Il «passato» si prende così la rivincita sul «futuro». Il «futuro», cioè le intercettazioni tramite virus informatici inoculati nel 2015 negli smartphone dei sospettati indotti a rivangare il passato da una finta lettera anonima spedita in realtà dalla polizia, il 22 dicembre 2015 aveva infatti riafferrato il «passato», e cioè appunto la possibile identificazione di Schirripa — a distanza di ben 32 anni — come il killer sempre mancante alla ricostruzione del delitto, per il quale già nel 1993 come mandante era stato condannato in via definitiva il capoclan di ‘ndrangheta Domenico Belfiore. Ma adesso il «passato», sotto forma di un ignorato registro di archiviazione del 2 febbraio 2001, riafferra il «futuro» e come in una bolgia di pallanuoto lo tira giù sotto la linea di galleggiamento: perché produce un vizio formale che affonda sia l’arresto di Schirripa sia l’attuale processo, ipotecandone l’eventuale riavvio con l’inutilizzabilità quantomeno della parte di intercettazioni successive alla nuova iscrizione di Schirripa nel registro degli indagati il 25 novembre 2015. Giorni fa l’avvocato di parte civile della famiglia Caccia, Fabio Repici, presenta istanza per sapere se un precedente fascicolo sia esistito davvero, dopo che in aula un teste aveva accennato, su una circostanza peraltro ininfluente, di essere stato già ascoltato a Milano nel 1996.
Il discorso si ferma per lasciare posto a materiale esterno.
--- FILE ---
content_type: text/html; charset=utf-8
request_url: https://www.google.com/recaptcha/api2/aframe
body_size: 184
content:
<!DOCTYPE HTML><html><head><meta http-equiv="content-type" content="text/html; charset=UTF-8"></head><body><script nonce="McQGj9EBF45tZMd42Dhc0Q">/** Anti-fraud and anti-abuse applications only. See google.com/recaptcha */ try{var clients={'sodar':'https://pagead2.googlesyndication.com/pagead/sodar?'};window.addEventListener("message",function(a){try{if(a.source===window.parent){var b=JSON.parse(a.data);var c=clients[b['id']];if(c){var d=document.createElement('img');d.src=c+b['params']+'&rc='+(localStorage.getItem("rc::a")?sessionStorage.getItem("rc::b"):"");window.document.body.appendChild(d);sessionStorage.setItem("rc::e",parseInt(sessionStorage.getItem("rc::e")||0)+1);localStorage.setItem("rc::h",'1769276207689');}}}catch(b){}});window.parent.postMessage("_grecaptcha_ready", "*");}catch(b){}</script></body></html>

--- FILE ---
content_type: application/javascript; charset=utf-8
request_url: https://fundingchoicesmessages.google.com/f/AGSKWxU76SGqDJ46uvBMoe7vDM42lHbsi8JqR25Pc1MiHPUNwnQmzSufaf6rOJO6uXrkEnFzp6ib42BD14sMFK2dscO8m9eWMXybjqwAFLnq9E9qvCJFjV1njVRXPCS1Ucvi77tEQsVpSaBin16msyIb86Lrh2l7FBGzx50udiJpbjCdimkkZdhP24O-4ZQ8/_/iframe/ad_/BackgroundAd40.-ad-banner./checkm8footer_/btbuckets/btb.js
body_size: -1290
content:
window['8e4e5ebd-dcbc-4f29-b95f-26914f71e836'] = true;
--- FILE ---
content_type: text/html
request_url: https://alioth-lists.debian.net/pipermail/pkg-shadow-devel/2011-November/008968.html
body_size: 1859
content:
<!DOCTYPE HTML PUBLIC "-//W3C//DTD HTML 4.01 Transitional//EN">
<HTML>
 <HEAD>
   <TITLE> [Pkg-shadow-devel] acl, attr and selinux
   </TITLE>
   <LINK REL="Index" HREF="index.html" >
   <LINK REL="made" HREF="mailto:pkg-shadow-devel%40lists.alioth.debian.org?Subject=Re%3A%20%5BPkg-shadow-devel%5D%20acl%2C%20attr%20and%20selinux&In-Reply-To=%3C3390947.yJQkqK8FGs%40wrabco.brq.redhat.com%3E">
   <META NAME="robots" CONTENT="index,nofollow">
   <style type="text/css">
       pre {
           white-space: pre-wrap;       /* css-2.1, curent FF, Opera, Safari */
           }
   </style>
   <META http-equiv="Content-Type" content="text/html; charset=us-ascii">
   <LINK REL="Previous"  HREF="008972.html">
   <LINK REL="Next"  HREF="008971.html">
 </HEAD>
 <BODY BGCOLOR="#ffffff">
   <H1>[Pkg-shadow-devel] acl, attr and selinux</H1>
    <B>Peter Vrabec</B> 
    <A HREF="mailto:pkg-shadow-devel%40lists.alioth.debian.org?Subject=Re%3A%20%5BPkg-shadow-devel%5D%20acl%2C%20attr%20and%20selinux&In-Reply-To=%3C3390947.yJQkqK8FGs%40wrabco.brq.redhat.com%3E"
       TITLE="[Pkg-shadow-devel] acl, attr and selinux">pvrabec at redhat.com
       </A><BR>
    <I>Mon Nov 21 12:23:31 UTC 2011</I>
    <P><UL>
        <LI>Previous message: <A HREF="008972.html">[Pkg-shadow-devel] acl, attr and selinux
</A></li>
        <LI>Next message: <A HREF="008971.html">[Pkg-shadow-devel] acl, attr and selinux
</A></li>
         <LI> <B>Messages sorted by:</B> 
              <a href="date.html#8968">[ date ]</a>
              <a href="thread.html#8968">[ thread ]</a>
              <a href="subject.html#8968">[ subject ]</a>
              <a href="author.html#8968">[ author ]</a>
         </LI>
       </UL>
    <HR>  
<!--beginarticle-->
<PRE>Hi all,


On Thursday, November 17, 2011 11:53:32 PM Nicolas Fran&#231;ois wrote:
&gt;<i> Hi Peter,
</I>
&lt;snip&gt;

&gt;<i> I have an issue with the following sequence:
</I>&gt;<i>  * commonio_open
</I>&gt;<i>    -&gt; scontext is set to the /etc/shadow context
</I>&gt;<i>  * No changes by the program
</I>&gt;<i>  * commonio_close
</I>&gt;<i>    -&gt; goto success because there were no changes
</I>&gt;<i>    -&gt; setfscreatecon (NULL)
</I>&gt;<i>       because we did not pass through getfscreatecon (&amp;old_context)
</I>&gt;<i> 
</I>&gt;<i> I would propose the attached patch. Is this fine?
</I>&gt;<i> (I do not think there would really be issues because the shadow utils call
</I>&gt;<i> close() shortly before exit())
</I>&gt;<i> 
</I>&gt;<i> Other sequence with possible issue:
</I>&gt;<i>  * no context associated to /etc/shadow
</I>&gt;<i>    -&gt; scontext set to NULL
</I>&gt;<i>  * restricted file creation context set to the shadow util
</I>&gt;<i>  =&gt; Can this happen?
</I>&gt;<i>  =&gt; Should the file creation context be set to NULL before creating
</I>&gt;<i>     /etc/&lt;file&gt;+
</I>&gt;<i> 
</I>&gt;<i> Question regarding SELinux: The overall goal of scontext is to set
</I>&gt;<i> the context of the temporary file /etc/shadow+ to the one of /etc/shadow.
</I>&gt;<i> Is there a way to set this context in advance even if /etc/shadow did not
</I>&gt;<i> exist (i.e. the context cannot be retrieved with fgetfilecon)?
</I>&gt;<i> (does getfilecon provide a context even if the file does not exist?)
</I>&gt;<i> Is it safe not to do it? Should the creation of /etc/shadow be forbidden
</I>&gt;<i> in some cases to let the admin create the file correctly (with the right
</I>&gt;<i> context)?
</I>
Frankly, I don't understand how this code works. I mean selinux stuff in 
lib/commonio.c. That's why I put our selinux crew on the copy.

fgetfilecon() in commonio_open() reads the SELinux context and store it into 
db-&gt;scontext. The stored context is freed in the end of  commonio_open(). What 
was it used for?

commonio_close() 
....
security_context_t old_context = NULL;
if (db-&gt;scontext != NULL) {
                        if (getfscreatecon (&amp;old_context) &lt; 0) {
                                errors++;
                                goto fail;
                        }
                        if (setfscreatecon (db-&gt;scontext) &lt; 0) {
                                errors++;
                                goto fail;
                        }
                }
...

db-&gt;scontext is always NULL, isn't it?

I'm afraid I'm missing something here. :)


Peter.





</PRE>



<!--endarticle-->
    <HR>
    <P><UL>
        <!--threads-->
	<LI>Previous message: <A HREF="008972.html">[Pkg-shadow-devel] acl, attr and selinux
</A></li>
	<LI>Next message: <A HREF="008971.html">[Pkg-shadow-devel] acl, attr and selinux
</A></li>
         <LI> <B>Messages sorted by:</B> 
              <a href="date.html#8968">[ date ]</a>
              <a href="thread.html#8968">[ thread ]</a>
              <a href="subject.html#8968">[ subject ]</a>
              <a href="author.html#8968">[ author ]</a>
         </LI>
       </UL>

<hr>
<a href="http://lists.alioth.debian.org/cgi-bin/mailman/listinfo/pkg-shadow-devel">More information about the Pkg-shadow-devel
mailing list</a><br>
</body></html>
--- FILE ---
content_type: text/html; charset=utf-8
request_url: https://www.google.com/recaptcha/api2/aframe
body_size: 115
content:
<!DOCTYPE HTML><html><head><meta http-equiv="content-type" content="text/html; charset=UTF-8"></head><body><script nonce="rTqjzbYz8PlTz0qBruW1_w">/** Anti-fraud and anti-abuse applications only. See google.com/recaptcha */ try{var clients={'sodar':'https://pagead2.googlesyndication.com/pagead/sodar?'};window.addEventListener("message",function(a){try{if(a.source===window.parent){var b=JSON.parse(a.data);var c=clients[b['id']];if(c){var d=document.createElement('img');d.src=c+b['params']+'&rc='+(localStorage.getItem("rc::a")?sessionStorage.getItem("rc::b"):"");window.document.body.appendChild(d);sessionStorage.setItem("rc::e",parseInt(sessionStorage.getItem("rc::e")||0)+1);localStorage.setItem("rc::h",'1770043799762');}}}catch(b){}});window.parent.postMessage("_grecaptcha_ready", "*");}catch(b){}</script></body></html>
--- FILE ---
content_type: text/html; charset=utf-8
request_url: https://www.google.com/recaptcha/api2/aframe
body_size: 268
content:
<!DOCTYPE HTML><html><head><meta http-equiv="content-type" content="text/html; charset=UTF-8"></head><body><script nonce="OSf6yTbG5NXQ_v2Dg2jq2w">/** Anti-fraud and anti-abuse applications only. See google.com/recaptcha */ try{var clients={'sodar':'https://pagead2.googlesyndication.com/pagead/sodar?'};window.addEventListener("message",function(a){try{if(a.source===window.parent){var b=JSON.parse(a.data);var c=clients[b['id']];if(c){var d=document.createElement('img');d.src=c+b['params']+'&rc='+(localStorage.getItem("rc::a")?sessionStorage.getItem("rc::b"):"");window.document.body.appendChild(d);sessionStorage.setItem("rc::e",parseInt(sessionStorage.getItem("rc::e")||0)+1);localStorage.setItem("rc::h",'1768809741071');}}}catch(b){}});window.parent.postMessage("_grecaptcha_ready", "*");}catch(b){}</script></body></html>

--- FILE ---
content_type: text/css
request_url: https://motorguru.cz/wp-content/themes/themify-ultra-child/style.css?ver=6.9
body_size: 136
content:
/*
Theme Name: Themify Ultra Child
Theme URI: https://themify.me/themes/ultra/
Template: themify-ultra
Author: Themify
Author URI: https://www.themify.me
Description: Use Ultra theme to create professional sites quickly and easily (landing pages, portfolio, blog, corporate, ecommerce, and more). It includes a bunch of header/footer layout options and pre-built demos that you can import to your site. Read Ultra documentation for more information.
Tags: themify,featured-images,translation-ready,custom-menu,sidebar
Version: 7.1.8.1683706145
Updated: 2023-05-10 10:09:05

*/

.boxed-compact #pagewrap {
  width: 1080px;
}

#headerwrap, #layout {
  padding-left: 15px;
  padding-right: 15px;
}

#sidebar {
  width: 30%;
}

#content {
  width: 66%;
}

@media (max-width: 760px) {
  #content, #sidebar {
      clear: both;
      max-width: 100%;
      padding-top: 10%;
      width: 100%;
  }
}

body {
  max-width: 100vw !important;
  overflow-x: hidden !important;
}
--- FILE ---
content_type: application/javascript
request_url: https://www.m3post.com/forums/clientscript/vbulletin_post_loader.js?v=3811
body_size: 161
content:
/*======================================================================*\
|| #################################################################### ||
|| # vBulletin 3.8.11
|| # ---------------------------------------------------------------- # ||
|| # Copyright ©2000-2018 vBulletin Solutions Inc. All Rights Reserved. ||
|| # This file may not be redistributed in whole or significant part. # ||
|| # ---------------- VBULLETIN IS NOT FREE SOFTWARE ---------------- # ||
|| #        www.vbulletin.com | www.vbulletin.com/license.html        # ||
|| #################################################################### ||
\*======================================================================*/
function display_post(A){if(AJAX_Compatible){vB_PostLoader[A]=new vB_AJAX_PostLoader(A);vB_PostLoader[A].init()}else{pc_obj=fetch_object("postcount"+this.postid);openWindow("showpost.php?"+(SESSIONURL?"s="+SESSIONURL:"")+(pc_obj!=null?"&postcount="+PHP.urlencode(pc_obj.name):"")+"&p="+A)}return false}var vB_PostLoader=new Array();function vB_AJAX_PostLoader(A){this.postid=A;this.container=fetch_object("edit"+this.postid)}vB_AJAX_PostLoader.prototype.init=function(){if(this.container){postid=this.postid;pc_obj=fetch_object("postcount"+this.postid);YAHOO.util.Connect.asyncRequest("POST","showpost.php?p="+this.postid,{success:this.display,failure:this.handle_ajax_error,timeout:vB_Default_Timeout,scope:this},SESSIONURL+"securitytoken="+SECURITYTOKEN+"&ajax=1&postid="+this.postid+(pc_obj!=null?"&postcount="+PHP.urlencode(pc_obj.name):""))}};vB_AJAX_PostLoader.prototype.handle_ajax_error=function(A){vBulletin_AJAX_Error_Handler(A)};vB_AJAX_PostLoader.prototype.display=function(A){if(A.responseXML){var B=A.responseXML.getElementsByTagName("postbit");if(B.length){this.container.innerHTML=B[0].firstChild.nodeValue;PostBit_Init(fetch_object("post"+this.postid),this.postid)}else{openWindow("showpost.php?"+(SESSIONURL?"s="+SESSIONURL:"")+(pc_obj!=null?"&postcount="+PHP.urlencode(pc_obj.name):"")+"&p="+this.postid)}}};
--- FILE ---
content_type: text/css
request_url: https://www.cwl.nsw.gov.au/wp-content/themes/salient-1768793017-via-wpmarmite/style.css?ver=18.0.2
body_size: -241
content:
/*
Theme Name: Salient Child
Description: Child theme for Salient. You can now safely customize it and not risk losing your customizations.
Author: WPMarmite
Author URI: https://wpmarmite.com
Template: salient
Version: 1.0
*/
Non è così, ma, nel cercare, la Procura si accorge di un ben maggiore problema: all’inizio dell’indagine attuale, quando si fecero le iniziali verifiche di routine sui registri dei modelli 45 (atti non costituenti notizie di reato) e dei modelli 21 (persone indagate), o un errore di consultazione o un difetto di archivi fecero sì che non ci si accorgesse che nel 1996 la Procura di Torino aveva trasmesso a Milano un modello 45 (senza indagati) con le dichiarazioni di quel teste; e che l’allora pm del pool antimafia milanese Giovanbattista Rollero aveva correttamente proceduto a iscrivere a modello 21 i potenziali indiziati, per poi chiedere l’archiviazione di Schirripa per la debolezza allora degli elementi. Nel 2015 la Procura di Milano, erroneamente mancando di questa informazione, avvia la nuova indagine senza prima chiedere la riapertura della vecchia archiviata. «Un inconcepibile errore», lo definisce Repici, che parla di «oltraggio» alla memoria di Caccia e prefigura «ferali conseguenze» sul processo.